▶ [Aim]: In the blog post on the Lisbon Treaty, what does Sieps stand for?

▶ [Reading text]:
>> begin

Saturday, 28 June 2008

Lisbon Treaty: Reasons for ratification

Bartolus of the excellent EU Law Blog commented on the European Council conclusions after the Irish ’no’ vote:

‘As you can see from the “conclusions”, the result was well, err, inconclusive.’

Go to the post ‘Lisbon Treaty and European Council’ (21 June 2008), with the conclusions:

http://eulaw.typepad.com/eulawblog/2008/06/lisbon-treaty-and-european-council.html

‘Students, academics, practitioners and anyone else who may be interested’ in the European Union is often left to find out the thinking behind and assessments of Council outcomes from independent sources.

Carl Fredrik Bergström, from Sieps (the Swedish Institute for European Policy Studies), wrote his assessment before the European Council meeting (16 June 2008), but ‘Vad händer med Lissabonfördraget efter irländarnas nej?’ (What happens to the Lisbon Treaty after the Irish no?) sheds some light on post-referendum reasoning:

http://www.sieps.se/publ/utredningar/bilagor/Vad_hander_med_Lissabonfordraget_efter_Irlands_nej.pdf

Bergström notes the formal stipulation of Article 48 of the Treaty on European Union and the possible conclusion to scrap the Treaty of Lisbon. However, such a conclusion would probably be too hasty, on two counts.

>> end

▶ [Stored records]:
>> begin

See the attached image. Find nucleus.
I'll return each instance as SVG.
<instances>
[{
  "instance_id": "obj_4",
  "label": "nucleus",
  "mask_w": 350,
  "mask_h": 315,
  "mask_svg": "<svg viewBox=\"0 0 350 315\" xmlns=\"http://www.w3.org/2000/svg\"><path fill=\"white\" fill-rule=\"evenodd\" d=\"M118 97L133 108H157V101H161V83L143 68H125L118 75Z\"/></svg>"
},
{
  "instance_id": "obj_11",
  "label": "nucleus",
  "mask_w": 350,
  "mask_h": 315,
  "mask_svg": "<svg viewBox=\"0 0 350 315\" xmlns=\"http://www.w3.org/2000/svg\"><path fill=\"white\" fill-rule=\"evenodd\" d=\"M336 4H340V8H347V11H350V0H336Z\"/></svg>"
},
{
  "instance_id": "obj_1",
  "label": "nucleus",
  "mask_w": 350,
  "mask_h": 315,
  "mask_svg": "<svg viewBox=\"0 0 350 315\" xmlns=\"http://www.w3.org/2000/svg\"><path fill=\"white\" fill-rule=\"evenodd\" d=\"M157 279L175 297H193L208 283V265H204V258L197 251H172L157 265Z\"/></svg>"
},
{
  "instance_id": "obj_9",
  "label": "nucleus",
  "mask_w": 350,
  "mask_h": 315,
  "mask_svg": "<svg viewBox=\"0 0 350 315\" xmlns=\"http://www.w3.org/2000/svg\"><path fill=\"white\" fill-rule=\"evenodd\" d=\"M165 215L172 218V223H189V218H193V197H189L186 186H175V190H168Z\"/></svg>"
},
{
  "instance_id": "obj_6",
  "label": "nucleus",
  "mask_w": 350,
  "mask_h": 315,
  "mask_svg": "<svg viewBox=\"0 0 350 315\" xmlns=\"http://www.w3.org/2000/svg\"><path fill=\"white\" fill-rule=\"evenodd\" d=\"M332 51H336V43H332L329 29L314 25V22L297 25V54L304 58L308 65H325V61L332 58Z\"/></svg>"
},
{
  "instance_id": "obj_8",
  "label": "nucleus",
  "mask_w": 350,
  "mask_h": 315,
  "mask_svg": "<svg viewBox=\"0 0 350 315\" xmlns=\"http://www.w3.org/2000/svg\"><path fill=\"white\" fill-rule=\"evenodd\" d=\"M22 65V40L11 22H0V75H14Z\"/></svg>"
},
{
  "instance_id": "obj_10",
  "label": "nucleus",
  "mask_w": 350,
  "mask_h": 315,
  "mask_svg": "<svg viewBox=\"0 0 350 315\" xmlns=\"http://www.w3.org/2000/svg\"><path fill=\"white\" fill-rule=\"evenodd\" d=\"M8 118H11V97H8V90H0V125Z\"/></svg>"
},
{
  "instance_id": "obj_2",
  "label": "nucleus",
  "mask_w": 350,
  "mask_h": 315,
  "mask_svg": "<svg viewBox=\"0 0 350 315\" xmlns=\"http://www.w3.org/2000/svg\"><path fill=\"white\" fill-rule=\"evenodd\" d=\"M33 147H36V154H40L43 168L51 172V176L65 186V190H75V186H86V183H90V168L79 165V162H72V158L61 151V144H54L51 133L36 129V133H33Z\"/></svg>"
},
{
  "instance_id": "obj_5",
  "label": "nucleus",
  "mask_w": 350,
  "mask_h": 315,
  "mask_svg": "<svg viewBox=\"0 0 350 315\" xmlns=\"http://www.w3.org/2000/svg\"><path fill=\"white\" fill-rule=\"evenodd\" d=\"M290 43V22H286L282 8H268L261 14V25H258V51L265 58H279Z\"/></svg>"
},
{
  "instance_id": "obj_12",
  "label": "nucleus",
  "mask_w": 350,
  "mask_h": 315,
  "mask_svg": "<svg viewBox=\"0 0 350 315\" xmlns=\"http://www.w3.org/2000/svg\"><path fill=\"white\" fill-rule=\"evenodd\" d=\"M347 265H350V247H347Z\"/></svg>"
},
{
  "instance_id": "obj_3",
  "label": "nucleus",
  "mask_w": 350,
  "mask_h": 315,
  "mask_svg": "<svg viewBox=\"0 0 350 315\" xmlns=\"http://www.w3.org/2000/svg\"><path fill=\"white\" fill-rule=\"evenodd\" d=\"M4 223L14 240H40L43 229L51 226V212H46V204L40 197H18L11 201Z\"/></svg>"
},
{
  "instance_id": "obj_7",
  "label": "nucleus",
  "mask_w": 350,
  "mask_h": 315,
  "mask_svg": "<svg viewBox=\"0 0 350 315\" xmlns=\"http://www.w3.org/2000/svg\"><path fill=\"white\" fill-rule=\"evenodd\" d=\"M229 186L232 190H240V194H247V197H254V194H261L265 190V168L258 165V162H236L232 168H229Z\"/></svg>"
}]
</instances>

>> end

▶ [Result of the exercise]: The Swedish Institute for European Policy Studies.